Court Asks How it Can Ban Illegal Pokemon Go Downloads

Pokémon Go is not available to buy in India so the game is being heavily pirated by fans. With legal moves underway to try and bring this behavior to a halt, the Gujarat High Court is now seeking advice on how to stop downloads to protect the public interest.

Last summer saw the launch of the latest Nintendo craze, with the augmented reality Pokémon Go game taking the world by storm.

While most countries don’t have a problem with Nintendo’s popular offering, others have reacted negatively after players turned up in culturally sensitive areas.

Similar issues are now causing problems in India, despite the game not being available there. But of course, that hasn’t stopped determined pirates from getting copies.

Over the past several months, countless people in India have been downloading illicit copies of Pokémon Go from the Internet. In the West, this has already caused copyright issues, but India’s are somewhat unique.

Public-Interest Litigation (PIL) is quite literally litigation for the protection of the public interest. One such PIL was filed last month in the Gujarat High Court against the developers of Pokémon Go. The petitioner claimed that the game hurt the religious feelings of citizens after it placed eggs in places of worship.
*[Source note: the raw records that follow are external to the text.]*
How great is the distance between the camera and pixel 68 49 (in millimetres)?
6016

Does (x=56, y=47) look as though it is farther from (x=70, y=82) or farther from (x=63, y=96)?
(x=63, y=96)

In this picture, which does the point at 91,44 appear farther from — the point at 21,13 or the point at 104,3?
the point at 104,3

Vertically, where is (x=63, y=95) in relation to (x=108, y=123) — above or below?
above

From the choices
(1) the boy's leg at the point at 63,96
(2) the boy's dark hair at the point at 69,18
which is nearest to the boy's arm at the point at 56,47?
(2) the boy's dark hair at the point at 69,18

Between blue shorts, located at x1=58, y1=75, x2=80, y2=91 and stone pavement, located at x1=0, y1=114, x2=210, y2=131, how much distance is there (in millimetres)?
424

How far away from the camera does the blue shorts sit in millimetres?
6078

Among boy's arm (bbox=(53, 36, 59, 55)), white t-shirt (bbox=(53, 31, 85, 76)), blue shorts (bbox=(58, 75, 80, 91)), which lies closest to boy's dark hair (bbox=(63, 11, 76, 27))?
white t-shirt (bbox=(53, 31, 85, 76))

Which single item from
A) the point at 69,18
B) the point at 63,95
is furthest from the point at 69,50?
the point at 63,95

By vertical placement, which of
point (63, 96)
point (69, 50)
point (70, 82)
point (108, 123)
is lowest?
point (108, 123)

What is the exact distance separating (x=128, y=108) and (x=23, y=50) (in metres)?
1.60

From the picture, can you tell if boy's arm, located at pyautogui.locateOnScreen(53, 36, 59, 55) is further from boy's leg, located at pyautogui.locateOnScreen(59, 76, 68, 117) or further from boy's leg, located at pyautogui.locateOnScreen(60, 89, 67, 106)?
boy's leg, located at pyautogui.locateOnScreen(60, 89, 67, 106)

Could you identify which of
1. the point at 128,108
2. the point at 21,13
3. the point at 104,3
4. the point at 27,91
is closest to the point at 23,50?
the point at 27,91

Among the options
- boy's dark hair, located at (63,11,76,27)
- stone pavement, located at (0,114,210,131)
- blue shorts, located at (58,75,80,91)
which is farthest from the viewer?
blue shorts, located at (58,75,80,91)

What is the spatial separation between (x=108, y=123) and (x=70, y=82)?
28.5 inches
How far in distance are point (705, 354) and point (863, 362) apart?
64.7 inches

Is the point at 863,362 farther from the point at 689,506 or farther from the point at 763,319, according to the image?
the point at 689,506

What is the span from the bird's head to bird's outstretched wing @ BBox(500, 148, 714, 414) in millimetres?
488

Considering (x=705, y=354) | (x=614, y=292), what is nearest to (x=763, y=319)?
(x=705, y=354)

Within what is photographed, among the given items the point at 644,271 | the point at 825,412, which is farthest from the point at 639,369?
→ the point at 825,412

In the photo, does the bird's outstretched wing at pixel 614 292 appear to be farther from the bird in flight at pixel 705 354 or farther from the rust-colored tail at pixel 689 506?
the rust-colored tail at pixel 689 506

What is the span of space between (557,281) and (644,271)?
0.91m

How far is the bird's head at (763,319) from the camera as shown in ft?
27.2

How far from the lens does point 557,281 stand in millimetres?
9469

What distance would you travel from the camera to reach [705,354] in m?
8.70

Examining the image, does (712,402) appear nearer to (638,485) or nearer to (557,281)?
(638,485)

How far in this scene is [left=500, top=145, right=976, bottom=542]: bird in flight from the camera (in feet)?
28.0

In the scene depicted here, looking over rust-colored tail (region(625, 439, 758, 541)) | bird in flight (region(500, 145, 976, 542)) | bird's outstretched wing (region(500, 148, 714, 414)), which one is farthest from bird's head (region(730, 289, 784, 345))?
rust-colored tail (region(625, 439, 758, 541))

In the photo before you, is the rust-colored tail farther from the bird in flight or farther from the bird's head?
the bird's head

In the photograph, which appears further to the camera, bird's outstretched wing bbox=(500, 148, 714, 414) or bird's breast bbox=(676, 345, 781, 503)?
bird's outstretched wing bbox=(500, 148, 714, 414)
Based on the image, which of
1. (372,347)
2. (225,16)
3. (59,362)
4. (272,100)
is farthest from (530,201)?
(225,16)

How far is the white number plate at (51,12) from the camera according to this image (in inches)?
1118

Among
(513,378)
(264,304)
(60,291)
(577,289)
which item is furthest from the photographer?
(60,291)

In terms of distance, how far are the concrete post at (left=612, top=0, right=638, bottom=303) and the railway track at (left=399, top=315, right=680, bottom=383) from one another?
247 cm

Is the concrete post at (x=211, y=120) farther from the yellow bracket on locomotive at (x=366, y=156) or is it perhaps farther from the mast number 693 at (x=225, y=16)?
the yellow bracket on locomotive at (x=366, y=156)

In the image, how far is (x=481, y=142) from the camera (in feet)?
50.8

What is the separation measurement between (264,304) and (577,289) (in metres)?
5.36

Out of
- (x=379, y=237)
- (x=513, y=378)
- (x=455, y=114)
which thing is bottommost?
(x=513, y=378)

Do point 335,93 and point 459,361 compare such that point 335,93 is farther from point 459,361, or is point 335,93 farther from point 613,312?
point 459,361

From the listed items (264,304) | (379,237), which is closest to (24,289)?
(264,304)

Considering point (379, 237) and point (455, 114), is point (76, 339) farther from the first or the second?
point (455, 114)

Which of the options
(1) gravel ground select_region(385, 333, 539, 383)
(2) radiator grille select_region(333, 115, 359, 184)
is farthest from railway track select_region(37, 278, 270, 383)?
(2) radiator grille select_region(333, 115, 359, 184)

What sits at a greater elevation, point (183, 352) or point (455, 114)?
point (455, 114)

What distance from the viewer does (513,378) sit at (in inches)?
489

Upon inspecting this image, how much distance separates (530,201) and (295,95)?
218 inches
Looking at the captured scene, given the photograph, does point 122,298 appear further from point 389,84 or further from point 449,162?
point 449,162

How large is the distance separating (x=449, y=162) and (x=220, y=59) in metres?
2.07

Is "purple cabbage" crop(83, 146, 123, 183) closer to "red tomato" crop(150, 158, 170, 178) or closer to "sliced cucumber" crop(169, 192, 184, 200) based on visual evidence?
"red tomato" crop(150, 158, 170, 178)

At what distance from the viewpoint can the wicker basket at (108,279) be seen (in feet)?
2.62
“To find eggs in temples of Hindus and Jains is blasphemous, and therefore my client has sought a ban on the game from the country,” petitioner Alay Anil Dave’s lawyer told the Court.

A second PIL filed with the Court by Sanjay Chaudhari claims that the game endangers public safety.

San Francisco-based developer Niantic Inc. and central and state governments are respondents in the somewhat unusual cases and all were issued with notices by the Court last week. Of course, the PILs aren’t copyright-related but the same problems persist – how can Indians be stopped from pirating and then playing the game?

That’s the question now being asked by the Gujarat High Court, which has filed a request with the state government asking for ideas on what steps can be taken to stop the game from being downloaded from the Internet.

“The division bench of Chief Justice R Subhash Reddy and Justice V M Pancholi asked the government how the downloading of the game could be stopped, after it was told that legally the game was still not available in India, yet people were downloading its pirated copy,” the report notes.

Only time will tell what solutions the state government will come up with. However, India has developed quite a reputation for broad-brush actions to stop citizens downloading illicit content from the Internet.

So-called ‘John Doe’ orders have regularly restricted access to sites including The Pirate Bay, ExtraTorrent and hundreds of other domains, so a similar response could be under consideration.

That being said, trying to stop downloads of an app that typically weighs in at just 60MB will be an entirely different matter.

There are many thousands of sites that can and do host the game, including entirely legitimate affairs such as Dropbox. Stopping the distribution of Pokémon Go in India won’t be just difficult, it will be entirely unachievable by any anti-piracy technique, or any number of techniques working in tandem.

Perhaps the only way of making a dent in this problem will be getting the developer on board to restrict where Pokémon appear. That would certainly make more sense than going down the blocking route and all the collateral damage that would cause.